The court of appeal has opened the session #shellcase
Full decision (150 p) will be on http://rechtspraak.nl after the session today.
Decision consists of three separate decisions, concerning three factual issues; was supposed to be delivered in three parts by separate judges, but due to corona it will be restricted to two. First judge is up now.
First case concerns oil spills near Oruma, Nigeria, in June 2005. Second case concerns spills in Goy in 2004.
Respectively 10 and 40 football pitches destroyed by the oil spills; in each case, Shell cleaned up some of the grounds later.
Applicable law is Nigerian law, primarily the Oil Pipeline Act (already determined in preliminary decision, not disputed by the parties).
According to CoA, Shell must prove "beyond reasonable doubt" that oil spills were caused by sabotage. Merely arguing that it was likely or possible is not sufficient.
Expert report did not show that spills by caused by sabotage, "beyond reasonable doubt". So, SPDC (Shell Nigeria) is liable. All other claims concerning the causes, against RDS particularly, are dismissed.
Regarding Shell's response, CoA notes that it is difficult for Shell to respond quickly to leaks and spills. Milieudefensie had argued that leak detection system should have been applied.
CoA holds that SPDC should have installed LDS in Oruma pipeline. Omitted doing so, so liable under tort of negligence for Oruma damage. Orders to install LDS.
Now for RDS liability.
CoA holds that RDS *did* have duty of care under Nigerian law, to ensure that LDS had to be applied in Oruma.
This is MAJOR.
This is MAJOR.
No LDS obligation in other cases, because pipeline was already replaced and LDS installed. But, liability for inadequate response to spills. CoA orders compensation.
No liability on either SPDC or RDS for inadequate cleanup, but remaining aspects of cleanup could be part of later determination of damages.

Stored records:

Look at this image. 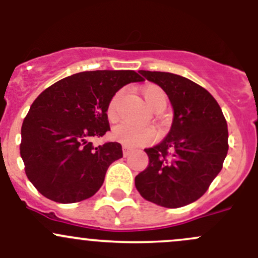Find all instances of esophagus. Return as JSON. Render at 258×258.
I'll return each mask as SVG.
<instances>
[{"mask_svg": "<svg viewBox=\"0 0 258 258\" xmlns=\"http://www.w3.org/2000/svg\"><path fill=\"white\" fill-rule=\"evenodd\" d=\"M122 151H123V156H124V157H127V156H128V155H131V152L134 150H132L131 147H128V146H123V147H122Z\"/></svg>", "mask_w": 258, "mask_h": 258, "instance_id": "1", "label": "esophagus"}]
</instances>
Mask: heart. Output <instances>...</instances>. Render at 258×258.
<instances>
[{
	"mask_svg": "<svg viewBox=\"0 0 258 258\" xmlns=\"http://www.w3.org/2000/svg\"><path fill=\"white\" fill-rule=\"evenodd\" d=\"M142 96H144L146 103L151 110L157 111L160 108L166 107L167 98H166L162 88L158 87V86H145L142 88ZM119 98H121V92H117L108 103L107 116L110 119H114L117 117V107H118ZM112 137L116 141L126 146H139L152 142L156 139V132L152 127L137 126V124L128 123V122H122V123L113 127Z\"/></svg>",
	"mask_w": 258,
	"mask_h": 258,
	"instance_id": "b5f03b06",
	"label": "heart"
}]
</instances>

### TO BE DONE
[a] List every abbreviation formed from initials that appears in the report on the Shell case.
[b] Please answer these questions from the report on the Shell case, one answer per line:
(i) Which law is applicable?
(ii) How many football pitches were destroyed by the spills in the second case?
(iii) On what site will the full decision be published?
[c] Reproduce the part of the report on the Shell case starting with "Regarding Shell's response, CoA" and going on through "CoA orders compensation.".

### SOLUTIONS BELOW
[a] CoA, SPDC, RDS, LDS

[b]
(i) Nigerian law, primarily the Oil Pipeline Act.
(ii) 40.
(iii) http://rechtspraak.nl

[c]
Regarding Shell's response, CoA notes that it is difficult for Shell to respond quickly to leaks and spills. Milieudefensie had argued that leak detection system should have been applied.
CoA holds that SPDC should have installed LDS in Oruma pipeline. Omitted doing so, so liable under tort of negligence for Oruma damage. Orders to install LDS.
Now for RDS liability.
CoA holds that RDS *did* have duty of care under Nigerian law, to ensure that LDS had to be applied in Oruma.
This is MAJOR.
This is MAJOR.
No LDS obligation in other cases, because pipeline was already replaced and LDS installed. But, liability for inadequate response to spills. CoA orders compensation.